## PARTS OF THE EXERCISE
1) List every feature that the clinical codes repository FAQ below says the site plans to implement in the future.
2) Print the part of the clinical codes repository FAQ below that opens with the words containing "An online clinical" and closes with "downloading code-lists programatically.".
3) Under which license does the clinical codes repository FAQ below say code lists are published?

An online clinical codes repository to improve validity and reproducibility of medical database research

Frequently asked questions


Go to the 'browse articles' tab in the top menu and select an article from the list. All code lists associated with that article are then displayed. You can choose to explore and download some or all of them as csv files. Code lists are published on assuming a Creative Commons Attribution 3.0 Unported License (CC BY 3.0) and anyone can download and freely use a file of all codes associated with an article. This site is still under active development and, in future, we will implement: searching and downloading of codes by disease group, keyword and/or code group; methods for downloading code-lists and article metadata in machine readable form and an API for downloading code-lists programatically.
Uploading clinical codes is a simple procedure which should take only a few minutes. First, you will need to register with (login/signup in the menu bar) and then select 'upload codes'. You will first need to enter some article metadata and then you can upload multiple codelists to that article as delimited text files. In the case of the deposition of codes from research articles, we request that code-lists be uploaded by one of the article authors or by someone with the express permission of the authors.

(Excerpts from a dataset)

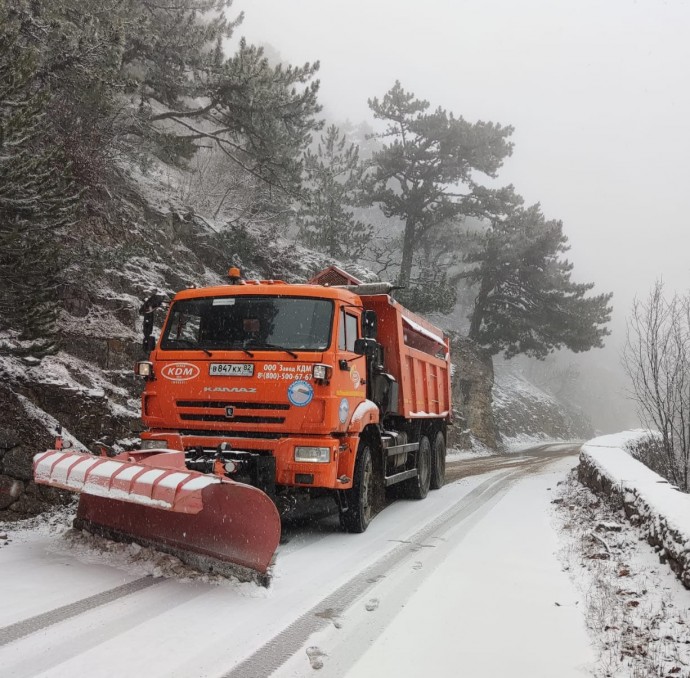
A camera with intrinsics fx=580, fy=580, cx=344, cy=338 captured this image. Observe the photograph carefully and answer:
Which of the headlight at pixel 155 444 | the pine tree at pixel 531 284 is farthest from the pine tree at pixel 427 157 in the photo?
the headlight at pixel 155 444

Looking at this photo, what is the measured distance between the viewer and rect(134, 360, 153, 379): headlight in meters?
6.43

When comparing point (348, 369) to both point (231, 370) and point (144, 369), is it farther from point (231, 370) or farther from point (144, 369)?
point (144, 369)

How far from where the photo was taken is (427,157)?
28.8m

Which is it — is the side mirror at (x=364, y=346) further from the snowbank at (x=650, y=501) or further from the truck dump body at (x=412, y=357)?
the snowbank at (x=650, y=501)

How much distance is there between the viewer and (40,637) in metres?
3.55

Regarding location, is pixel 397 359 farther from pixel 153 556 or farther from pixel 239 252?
pixel 239 252

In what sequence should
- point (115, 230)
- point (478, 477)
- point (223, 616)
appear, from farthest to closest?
point (478, 477)
point (115, 230)
point (223, 616)

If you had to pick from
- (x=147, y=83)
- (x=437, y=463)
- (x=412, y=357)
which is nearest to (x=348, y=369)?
(x=412, y=357)

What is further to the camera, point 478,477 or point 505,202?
point 505,202

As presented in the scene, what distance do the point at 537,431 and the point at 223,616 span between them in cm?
4407

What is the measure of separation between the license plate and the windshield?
230 mm

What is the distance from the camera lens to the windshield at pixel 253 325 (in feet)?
20.8

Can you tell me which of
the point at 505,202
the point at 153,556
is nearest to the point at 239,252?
the point at 153,556

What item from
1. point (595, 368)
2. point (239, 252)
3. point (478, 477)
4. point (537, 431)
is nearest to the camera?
point (478, 477)
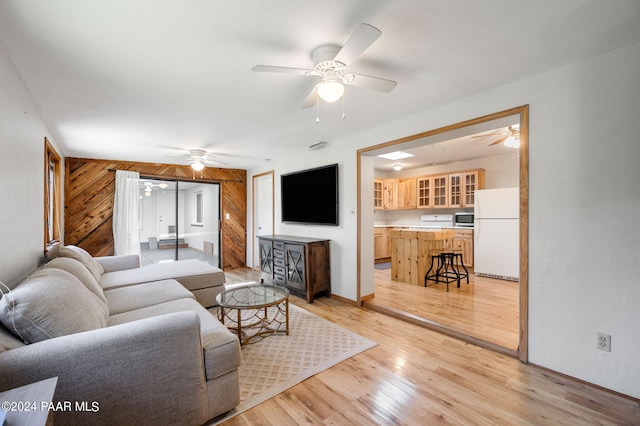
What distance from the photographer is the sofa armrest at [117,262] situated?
3691 millimetres

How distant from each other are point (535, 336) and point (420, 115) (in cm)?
232

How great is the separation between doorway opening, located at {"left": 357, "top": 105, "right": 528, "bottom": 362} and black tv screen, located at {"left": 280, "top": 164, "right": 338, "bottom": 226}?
0.53 meters

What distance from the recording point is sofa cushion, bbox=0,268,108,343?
1.29 meters

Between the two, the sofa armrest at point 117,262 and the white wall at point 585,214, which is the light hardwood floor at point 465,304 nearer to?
the white wall at point 585,214

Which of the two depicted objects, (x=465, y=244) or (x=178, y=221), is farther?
(x=178, y=221)

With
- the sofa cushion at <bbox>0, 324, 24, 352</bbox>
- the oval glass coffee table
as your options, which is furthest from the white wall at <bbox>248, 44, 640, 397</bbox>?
the sofa cushion at <bbox>0, 324, 24, 352</bbox>

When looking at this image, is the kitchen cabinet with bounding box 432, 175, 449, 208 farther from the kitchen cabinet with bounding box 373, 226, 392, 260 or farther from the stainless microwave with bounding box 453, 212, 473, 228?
the kitchen cabinet with bounding box 373, 226, 392, 260

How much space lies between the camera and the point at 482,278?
5008 mm

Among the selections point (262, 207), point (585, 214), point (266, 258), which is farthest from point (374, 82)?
point (262, 207)

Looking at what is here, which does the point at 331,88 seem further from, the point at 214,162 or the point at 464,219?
the point at 464,219

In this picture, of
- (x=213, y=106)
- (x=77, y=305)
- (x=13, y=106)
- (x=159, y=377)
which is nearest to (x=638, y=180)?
(x=159, y=377)

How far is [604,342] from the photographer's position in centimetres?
190

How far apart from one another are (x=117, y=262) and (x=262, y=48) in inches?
144

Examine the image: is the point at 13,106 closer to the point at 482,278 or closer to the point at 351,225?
the point at 351,225
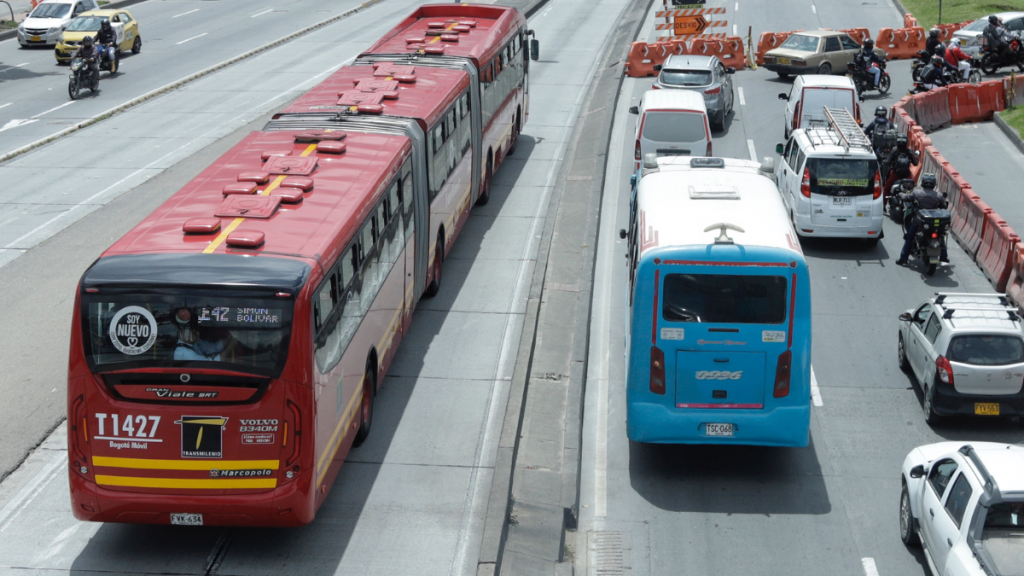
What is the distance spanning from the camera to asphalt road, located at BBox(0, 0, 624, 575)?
10.1 meters

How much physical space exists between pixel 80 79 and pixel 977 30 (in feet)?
102

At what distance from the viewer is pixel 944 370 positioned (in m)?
12.8

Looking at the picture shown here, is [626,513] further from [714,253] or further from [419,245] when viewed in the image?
[419,245]

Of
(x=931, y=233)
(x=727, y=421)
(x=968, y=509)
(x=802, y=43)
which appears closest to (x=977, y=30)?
(x=802, y=43)

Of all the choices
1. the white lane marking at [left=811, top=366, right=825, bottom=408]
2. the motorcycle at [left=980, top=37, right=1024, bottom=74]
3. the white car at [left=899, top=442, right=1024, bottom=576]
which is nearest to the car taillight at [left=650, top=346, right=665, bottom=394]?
the white car at [left=899, top=442, right=1024, bottom=576]

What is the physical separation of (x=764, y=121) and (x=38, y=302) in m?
20.9

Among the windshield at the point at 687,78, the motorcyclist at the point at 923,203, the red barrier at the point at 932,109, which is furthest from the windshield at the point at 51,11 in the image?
the motorcyclist at the point at 923,203

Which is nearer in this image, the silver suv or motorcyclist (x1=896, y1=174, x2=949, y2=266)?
the silver suv

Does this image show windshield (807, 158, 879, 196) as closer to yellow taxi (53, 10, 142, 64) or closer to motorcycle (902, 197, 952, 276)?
motorcycle (902, 197, 952, 276)

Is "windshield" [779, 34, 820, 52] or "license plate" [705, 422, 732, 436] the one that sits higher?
"windshield" [779, 34, 820, 52]

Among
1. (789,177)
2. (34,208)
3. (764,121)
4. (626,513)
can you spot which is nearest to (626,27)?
(764,121)

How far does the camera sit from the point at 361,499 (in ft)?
36.3

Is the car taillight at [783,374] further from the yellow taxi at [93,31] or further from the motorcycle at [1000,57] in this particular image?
the yellow taxi at [93,31]

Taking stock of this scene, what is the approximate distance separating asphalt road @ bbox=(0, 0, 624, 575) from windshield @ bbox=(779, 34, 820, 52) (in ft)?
38.1
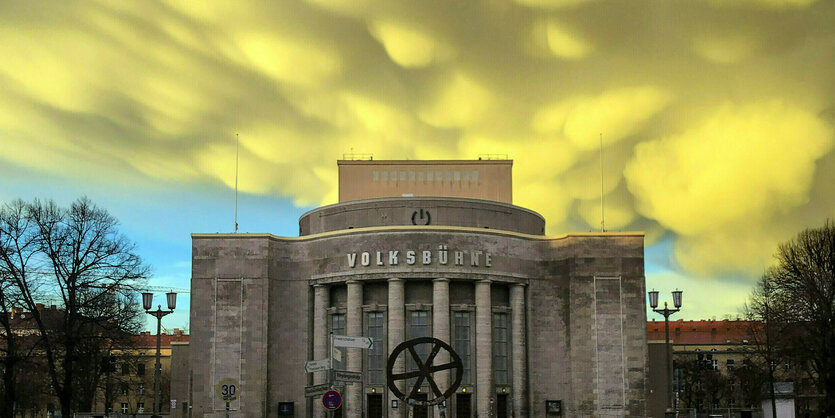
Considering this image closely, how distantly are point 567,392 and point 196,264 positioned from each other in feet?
98.6

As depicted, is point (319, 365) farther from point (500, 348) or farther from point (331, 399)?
point (500, 348)

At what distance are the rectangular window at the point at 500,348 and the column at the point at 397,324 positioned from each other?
7.28 meters

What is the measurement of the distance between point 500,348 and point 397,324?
857cm

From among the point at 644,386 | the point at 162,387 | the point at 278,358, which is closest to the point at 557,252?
the point at 644,386

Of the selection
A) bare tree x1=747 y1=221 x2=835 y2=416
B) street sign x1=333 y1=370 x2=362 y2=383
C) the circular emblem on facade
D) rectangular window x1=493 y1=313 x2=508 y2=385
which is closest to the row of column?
rectangular window x1=493 y1=313 x2=508 y2=385

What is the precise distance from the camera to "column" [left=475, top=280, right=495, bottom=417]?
Result: 220ft

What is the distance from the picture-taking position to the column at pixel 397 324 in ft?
218

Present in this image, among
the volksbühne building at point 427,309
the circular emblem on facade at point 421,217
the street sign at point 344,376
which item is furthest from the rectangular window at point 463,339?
the street sign at point 344,376

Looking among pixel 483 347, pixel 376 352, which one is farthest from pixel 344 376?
pixel 376 352

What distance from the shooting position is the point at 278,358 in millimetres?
69875

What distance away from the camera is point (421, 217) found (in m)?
70.9

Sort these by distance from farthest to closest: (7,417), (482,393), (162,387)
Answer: (162,387) < (482,393) < (7,417)

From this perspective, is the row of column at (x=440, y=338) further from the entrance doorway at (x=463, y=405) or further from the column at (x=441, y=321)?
the entrance doorway at (x=463, y=405)

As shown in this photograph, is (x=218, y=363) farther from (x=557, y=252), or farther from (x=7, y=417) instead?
(x=557, y=252)
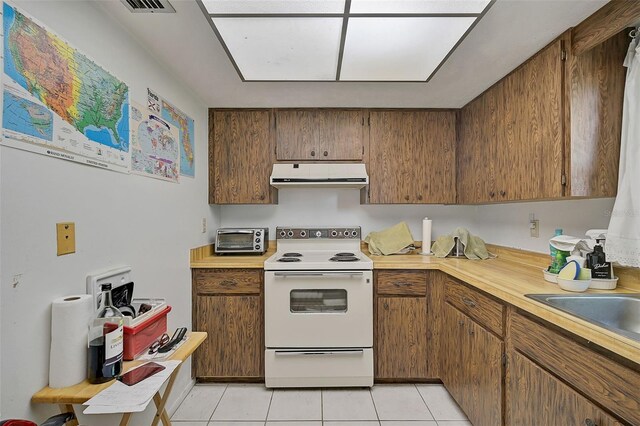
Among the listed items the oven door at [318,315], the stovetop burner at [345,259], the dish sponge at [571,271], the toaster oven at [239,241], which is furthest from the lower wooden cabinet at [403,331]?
the toaster oven at [239,241]

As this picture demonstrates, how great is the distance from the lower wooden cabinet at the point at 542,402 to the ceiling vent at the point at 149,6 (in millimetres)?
2225

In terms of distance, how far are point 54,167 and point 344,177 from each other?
1.82 meters

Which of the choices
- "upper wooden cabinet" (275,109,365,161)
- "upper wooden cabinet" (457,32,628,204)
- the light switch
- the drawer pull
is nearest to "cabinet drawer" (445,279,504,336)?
the drawer pull

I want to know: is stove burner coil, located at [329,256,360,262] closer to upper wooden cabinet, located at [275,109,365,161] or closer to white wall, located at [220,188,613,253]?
white wall, located at [220,188,613,253]

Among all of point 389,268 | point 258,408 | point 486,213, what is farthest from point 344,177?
point 258,408

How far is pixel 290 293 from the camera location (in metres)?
2.22

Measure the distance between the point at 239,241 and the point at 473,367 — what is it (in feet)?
6.36

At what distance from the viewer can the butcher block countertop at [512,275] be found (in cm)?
95

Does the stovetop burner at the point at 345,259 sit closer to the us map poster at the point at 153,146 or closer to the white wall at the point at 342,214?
the white wall at the point at 342,214

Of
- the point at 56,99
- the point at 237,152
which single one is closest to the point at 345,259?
the point at 237,152

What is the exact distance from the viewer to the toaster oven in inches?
101

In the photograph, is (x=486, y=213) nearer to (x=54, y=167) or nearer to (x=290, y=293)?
(x=290, y=293)

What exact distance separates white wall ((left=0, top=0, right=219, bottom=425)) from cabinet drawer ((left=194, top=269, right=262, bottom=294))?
0.84 feet

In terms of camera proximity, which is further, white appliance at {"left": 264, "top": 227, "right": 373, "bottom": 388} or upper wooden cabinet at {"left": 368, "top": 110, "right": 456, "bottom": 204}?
upper wooden cabinet at {"left": 368, "top": 110, "right": 456, "bottom": 204}
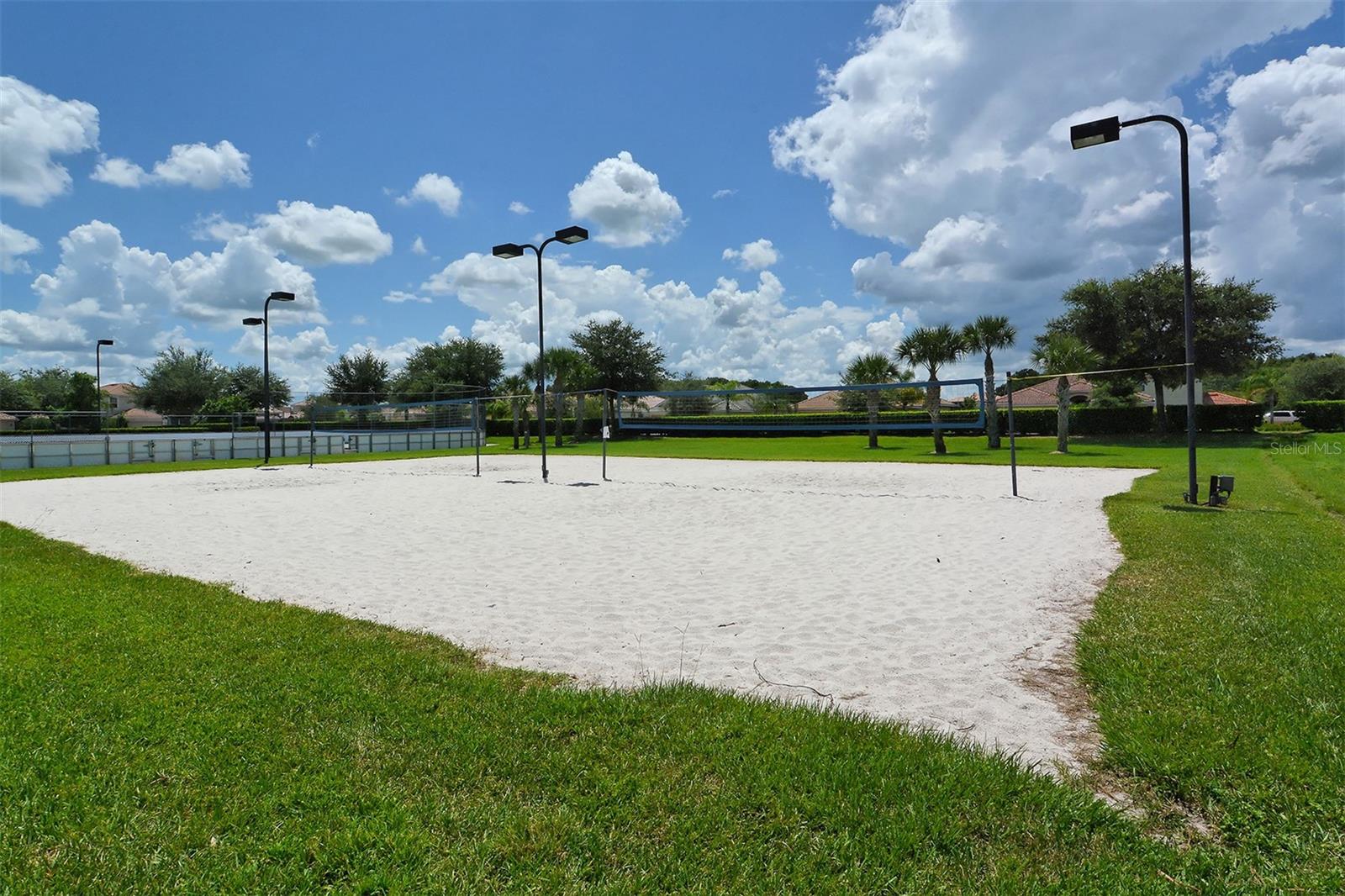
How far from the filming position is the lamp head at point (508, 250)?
49.9ft

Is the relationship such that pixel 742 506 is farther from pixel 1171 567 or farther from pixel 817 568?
pixel 1171 567

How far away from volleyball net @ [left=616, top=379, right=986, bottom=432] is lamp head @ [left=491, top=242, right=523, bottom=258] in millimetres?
6006

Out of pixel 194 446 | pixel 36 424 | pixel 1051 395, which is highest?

## WRITTEN ANSWERS
1)
- Searching and downloading of codes by disease group, keyword and/or code group
- Methods for downloading code-lists and article metadata in machine readable form
- An API for downloading code-lists programatically

2)
An online clinical codes repository to improve validity and reproducibility of medical database research

Frequently asked questions


Go to the 'browse articles' tab in the top menu and select an article from the list. All code lists associated with that article are then displayed. You can choose to explore and download some or all of them as csv files. Code lists are published on assuming a Creative Commons Attribution 3.0 Unported License (CC BY 3.0) and anyone can download and freely use a file of all codes associated with an article. This site is still under active development and, in future, we will implement: searching and downloading of codes by disease group, keyword and/or code group; methods for downloading code-lists and article metadata in machine readable form and an API for downloading code-lists programatically.

3) The Creative Commons Attribution 3.0 Unported License (CC BY 3.0).